[start PASSAGE PROVIDED]
简体   繁体   中英

Transform Python dictionary into List

With Python 3.6, what's the most efficient way to transform this dictionary into a List? I've tried to use a lot of loops, but it doesn't look efficient at all, it takes some time. This is the original dictionary:

d = {'Owner': [{'login': 'AAAA', 'mail': 'AAAAA@gmail.com'},
               {'login': 'BBBB', 'mail': 'BBBBB@gmail.com'},
               {'login': 'CCCC', 'mail': 'CCCC@gmail.com'}],
     'Stakeholder': [{'login': 'DDDD', 'mail': 'DDDD@gmail.com'},
                     {'login': 'AAAA', 'mail': 'AAAA@gmail.com'}],
     'Team': [{'login': 'CCCC', 'mail': 'CCCC@gmail.com'},
              {'login': 'BBBB', 'mail': 'BBBB@gmail.com'}]}

This is the goal:

[{'login': 'AAAA', 'mail': 'AAAAA@gmail.com', 'roles': ['Owner', 'Stakeholder']},
 {'login': 'BBBB', 'mail': 'BBBBB@gmail.com', 'roles': ['Owner', 'Team']},
 {'login': 'CCCC', 'mail': 'CCCC@gmail.com', 'roles': ['Owner', 'Team']},
 {'login': 'DDDD', 'mail': 'DDDD@gmail.com', 'roles': ['Stakeholder']}]

Thanks!

Edit 1: So far I could get a list of unique users:

list_users = []

for role, users in old_dict.items():
    for user in users:
        list_users.append(user)

unique_list_of_users = []
for i in range(len(list_users)):
    if list_users[i] not in list_users[i + 1:]:
        unique_list_of_users.append(list_users[i])

for user in unique_list_of_users:
    user["role"] = []

Try this:

output = []
for k, v in d.items():
    for dct in v:
        for x in output:
            if x['login'] == dct['login']:
                x['roles'].append(k)
                break
        else:
            output.append({**dct, **{'roles': [k]}})
print(output)

Output:

[{'login': 'AAAA', 'mail': 'AAAAA@gmail.com', 'roles': ['Owner', 'Stakeholder']},
 {'login': 'BBBB', 'mail': 'BBBBB@gmail.com', 'roles': ['Owner', 'Team']},
 {'login': 'CCCC', 'mail': 'CCCC@gmail.com', 'roles': ['Owner', 'Team']},
 {'login': 'DDDD', 'mail': 'DDDD@gmail.com', 'roles': ['Stakeholder']}]

Note: you specified you were on Python 3.6, so {**dct, **{'roles': [k]}} will work for you. It will not work on Python 3.4 or lower. If you are on 3.4 or lower, use:

dct.update({'roles': [k]})
[end PASSAGE PROVIDED]
[start AVAILABLE DATA]
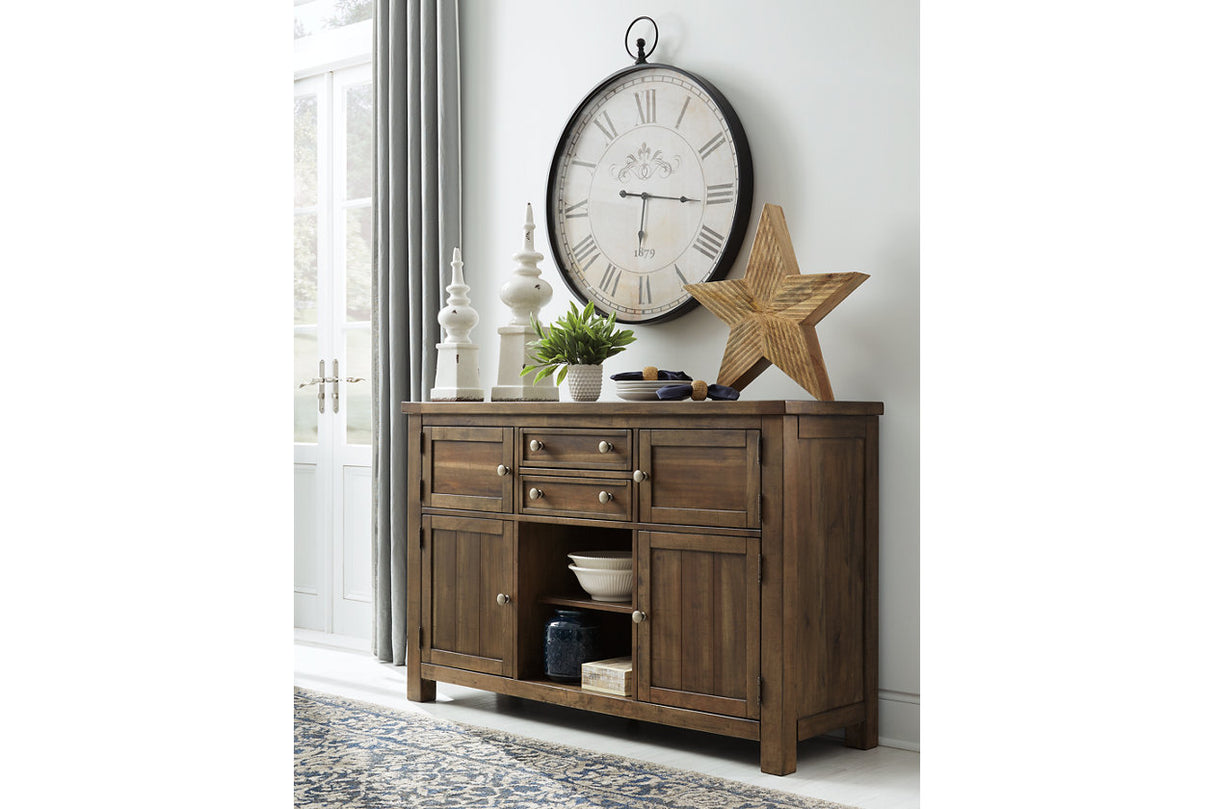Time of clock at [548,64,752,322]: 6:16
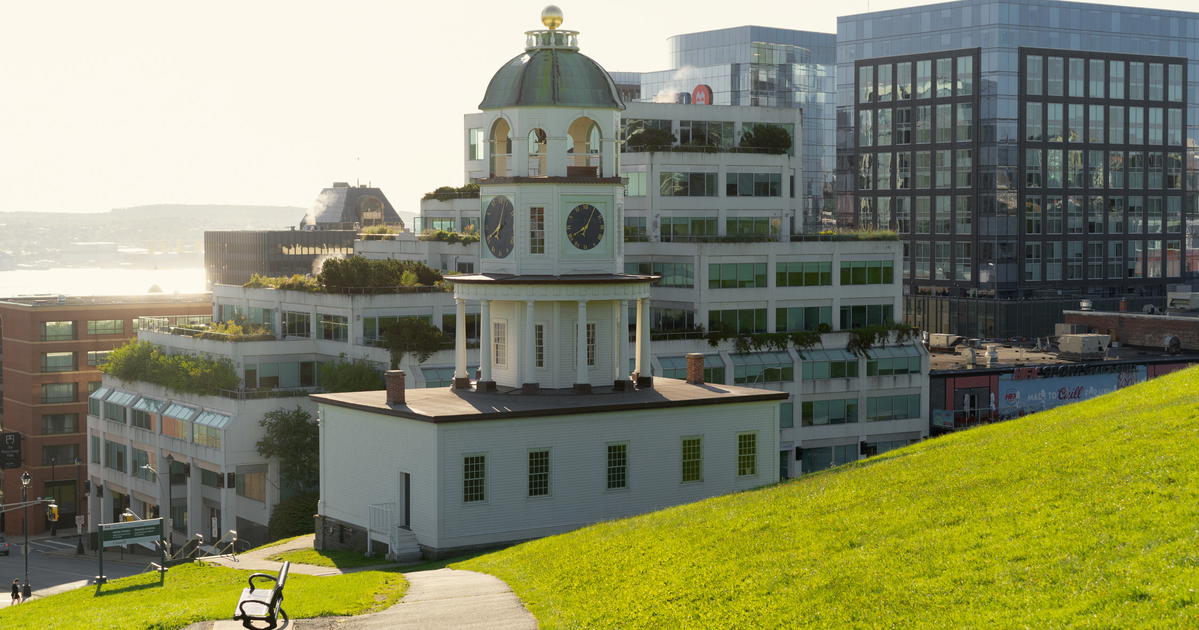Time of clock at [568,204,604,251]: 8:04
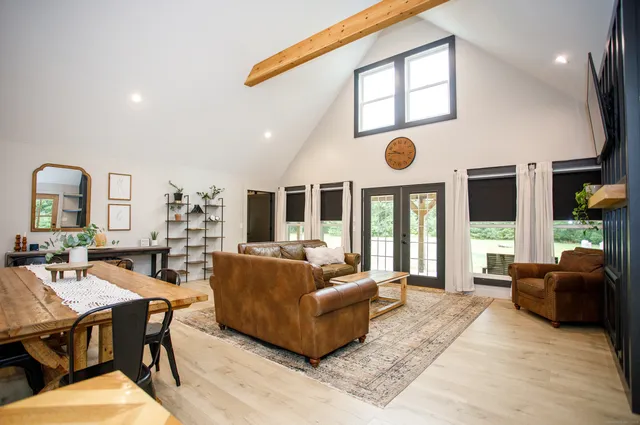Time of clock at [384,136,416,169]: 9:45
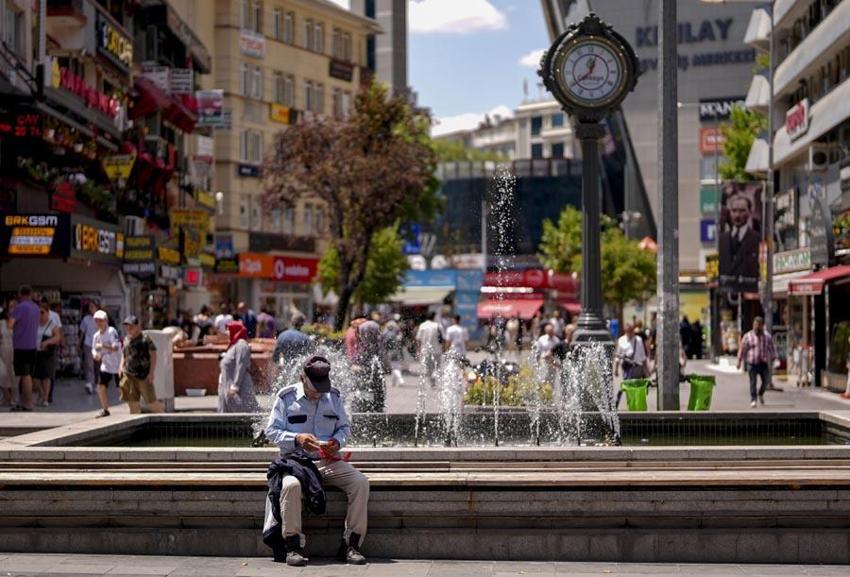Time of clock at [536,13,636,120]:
[end AVAILABLE DATA]
**TASK SET:**
a: From the Python dictionary thread, return the passage from "unique_list_of_users = []" to "unique_list_of_users.append(list_users[i])", copied verbatim.
b: List the top-level keys of the dictionary `d` in the Python dictionary thread.

**COMPLETED EXERCISE:**
a:
unique_list_of_users = []
for i in range(len(list_users)):
    if list_users[i] not in list_users[i + 1:]:
        unique_list_of_users.append(list_users[i])

b:
Owner
Stakeholder
Team